_ARTICLE_

The integral of 1/(x^2+a^2) is given by:
1/atan^-1(x/a)
In our case, a=2 (because a^2=(2)^2=4) and x=x, of course. Making necessary substitutions into the expression above, we have:
int 1/(x^2+4)dx=1/2tan^-1(x/2)+C (never forget the constant C)
If you want to see why, I'll describe the process below. I apologize if it gets a bit long, but sometimes calculus can be like that. Feel free to skip over it if it bores you.
First, we note that our denominator, x^2+a^2, looks like the Pythagorean theorem: a^2+b^2=c^2, the famous equation that describes the relationship between the legs of a right triangle. With that in mind, we can safely assume that x and a can actually be represented by a right triangle, as shown in the picture below:
![enter image source here]()
We can see from this picture that the tangent of angle theta is equal x/a, or tan(theta)=x/a. (We use tangent and not sine or cosine because tangent includes both x and a, and the x is in the numerator which makes it look nicer).
If tan(theta)=x/a, then by multiplying both sides by a we get
atan(theta)=x. We can now substitute this expression into the integral to solve it. However, if we replace x with theta, we must also replace dx with d theta. We do this by differentiating atan(theta)=x with respect to theta:
dx/(d theta)=asec^2(theta) (because the derivative of tan(theta) is sec^2(theta))
dx=asec^2(theta)d theta
We are now ready to make all substitutions:
int 1/(x^2+a^2)dx=int 1/(((atan(theta))^2+a^2))*asec^2(theta)d theta
Now with some simplifying:
int 1/(x^2+a^2)dx=int (asec^2(theta))/(a^2tan^2(theta)+a^2)d theta
int 1/(x^2+a^2)dx=int (asec^2(theta))/(a^2(tan^2(theta)+1))d theta
int 1/(x^2+a^2)dx=a/a^2int sec^2(theta)/(tan^2(theta)+1)d theta
int 1/(x^2+a^2)dx=1/aint sec^2(theta)/(tan^2(theta)+1)d theta
If we remember our Pythagorean identities, we know that tan^2(theta)+1=sec^2(theta). Because we have tan^2(theta)+1 (in the denominator), we can replace it with sec^2(theta):
int 1/(x^2+a^2)dx=1/aint sec^2(theta)/(sec^2(theta))d theta
int 1/(x^2+a^2)dx=1/aint 1d theta
Our result is 1/a*theta. However, we need to convert this result back to x. How? Earlier, we said atan(theta)=x. That means tan(theta)=x/a, and furthermore, theta=tan^-1(x/a). Plugging this into our result, we have
int 1/(x^2+a^2)dx=1/atan^-1(x/a)
And voila, there you have it.

_PROVIDED DATA_
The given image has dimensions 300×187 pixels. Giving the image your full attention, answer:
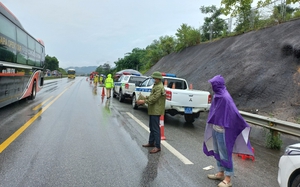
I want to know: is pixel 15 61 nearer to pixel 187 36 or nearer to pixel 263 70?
pixel 263 70

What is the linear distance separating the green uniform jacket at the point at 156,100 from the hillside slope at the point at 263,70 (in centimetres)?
356

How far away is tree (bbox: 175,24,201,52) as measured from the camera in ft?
98.8

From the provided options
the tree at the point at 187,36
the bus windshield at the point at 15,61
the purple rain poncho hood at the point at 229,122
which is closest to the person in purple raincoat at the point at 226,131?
the purple rain poncho hood at the point at 229,122

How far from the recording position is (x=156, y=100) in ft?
19.9

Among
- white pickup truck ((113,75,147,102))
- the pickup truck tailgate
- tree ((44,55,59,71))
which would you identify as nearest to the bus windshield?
white pickup truck ((113,75,147,102))

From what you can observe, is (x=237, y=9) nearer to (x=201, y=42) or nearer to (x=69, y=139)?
(x=69, y=139)

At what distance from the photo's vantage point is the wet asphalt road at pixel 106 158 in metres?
4.29

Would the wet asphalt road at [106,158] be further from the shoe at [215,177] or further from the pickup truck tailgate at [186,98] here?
the pickup truck tailgate at [186,98]

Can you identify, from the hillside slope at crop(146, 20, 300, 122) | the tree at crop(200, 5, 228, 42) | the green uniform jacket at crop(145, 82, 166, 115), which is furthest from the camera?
the tree at crop(200, 5, 228, 42)

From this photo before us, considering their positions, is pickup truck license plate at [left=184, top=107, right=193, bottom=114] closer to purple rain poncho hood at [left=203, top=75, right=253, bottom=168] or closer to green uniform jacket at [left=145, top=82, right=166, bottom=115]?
green uniform jacket at [left=145, top=82, right=166, bottom=115]

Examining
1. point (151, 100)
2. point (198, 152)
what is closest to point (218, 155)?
point (198, 152)

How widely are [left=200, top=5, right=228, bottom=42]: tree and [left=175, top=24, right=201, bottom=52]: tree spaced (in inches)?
36.6

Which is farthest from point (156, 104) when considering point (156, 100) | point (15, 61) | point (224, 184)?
point (15, 61)

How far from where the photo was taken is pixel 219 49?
22453 millimetres
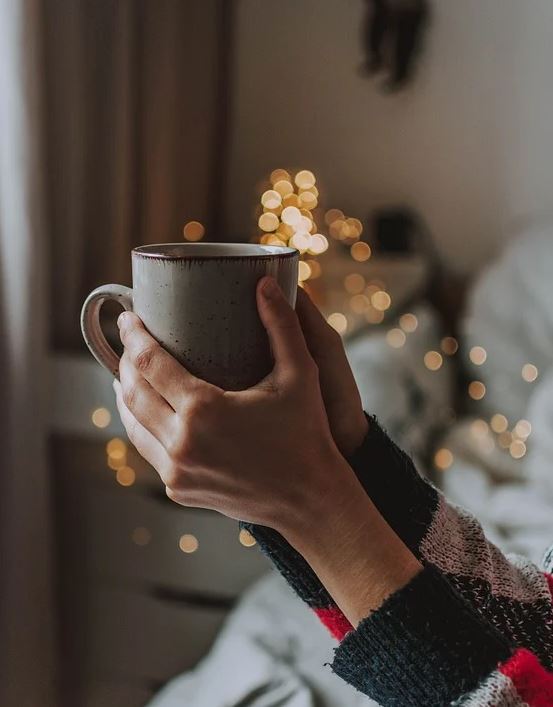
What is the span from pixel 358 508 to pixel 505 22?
5.97ft

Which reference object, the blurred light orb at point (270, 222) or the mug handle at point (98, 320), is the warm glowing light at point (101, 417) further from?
the mug handle at point (98, 320)

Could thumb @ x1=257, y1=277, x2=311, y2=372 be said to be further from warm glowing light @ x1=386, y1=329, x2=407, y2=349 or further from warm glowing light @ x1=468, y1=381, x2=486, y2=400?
warm glowing light @ x1=468, y1=381, x2=486, y2=400

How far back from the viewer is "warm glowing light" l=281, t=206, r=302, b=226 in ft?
5.30

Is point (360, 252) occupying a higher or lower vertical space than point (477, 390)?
higher

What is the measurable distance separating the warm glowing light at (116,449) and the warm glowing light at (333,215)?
92 cm

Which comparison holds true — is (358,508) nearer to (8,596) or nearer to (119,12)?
(8,596)

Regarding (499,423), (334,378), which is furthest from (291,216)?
(334,378)

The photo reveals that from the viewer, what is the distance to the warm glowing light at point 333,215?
2086 millimetres

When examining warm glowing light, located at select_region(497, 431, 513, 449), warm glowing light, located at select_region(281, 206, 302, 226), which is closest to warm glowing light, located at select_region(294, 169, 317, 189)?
warm glowing light, located at select_region(281, 206, 302, 226)

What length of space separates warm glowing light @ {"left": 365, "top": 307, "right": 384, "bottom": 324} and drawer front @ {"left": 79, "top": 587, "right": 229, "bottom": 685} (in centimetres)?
66

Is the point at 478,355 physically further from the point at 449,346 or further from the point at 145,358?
the point at 145,358

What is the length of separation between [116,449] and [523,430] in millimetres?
817

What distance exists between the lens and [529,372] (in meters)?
1.64

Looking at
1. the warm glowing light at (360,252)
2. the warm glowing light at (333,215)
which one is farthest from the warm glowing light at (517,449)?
the warm glowing light at (333,215)
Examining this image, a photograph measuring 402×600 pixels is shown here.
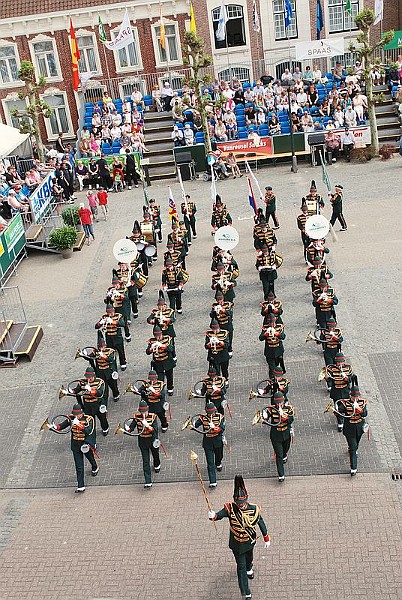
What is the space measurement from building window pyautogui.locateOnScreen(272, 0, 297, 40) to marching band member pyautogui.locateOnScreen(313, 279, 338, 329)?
→ 23936 mm

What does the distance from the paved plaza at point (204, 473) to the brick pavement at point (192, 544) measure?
0.02 metres

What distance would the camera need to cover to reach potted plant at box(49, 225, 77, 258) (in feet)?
73.3

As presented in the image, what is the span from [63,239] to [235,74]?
58.9 ft

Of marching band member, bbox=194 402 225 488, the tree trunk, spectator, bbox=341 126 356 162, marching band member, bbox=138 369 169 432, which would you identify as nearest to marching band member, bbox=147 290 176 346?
marching band member, bbox=138 369 169 432

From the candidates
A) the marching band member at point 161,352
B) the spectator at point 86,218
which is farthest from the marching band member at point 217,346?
the spectator at point 86,218

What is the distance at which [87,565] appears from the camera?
10031 mm

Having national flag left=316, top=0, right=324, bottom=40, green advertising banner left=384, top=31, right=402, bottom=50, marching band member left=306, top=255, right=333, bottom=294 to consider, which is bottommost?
marching band member left=306, top=255, right=333, bottom=294

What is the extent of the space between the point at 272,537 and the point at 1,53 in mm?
31577

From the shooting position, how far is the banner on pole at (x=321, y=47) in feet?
103

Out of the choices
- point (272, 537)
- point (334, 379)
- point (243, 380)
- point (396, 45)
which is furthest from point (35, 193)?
point (396, 45)

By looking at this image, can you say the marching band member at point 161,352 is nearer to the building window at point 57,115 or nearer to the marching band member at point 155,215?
the marching band member at point 155,215

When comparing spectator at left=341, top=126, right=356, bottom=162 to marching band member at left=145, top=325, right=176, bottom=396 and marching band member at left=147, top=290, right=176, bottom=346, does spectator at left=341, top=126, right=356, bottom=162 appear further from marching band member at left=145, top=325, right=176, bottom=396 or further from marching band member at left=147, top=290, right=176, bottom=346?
marching band member at left=145, top=325, right=176, bottom=396

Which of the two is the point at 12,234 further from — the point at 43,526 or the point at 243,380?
the point at 43,526

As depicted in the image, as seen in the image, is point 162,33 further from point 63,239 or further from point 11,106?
point 63,239
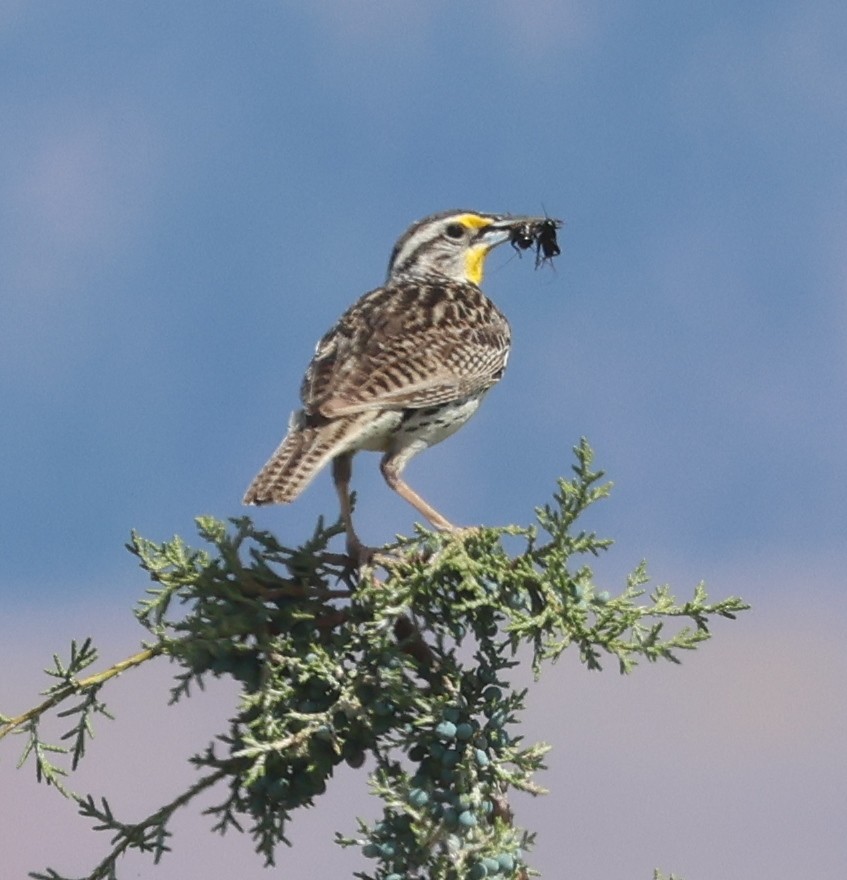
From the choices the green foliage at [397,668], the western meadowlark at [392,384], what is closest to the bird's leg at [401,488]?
the western meadowlark at [392,384]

_SHORT EXERCISE_
Please answer this: which Pythagorean identity does the integral explanation use to replace the denominator? The lines have no connection to the integral explanation.

_WORKED ANSWER_
It uses tan^2(theta)+1=sec^2(theta).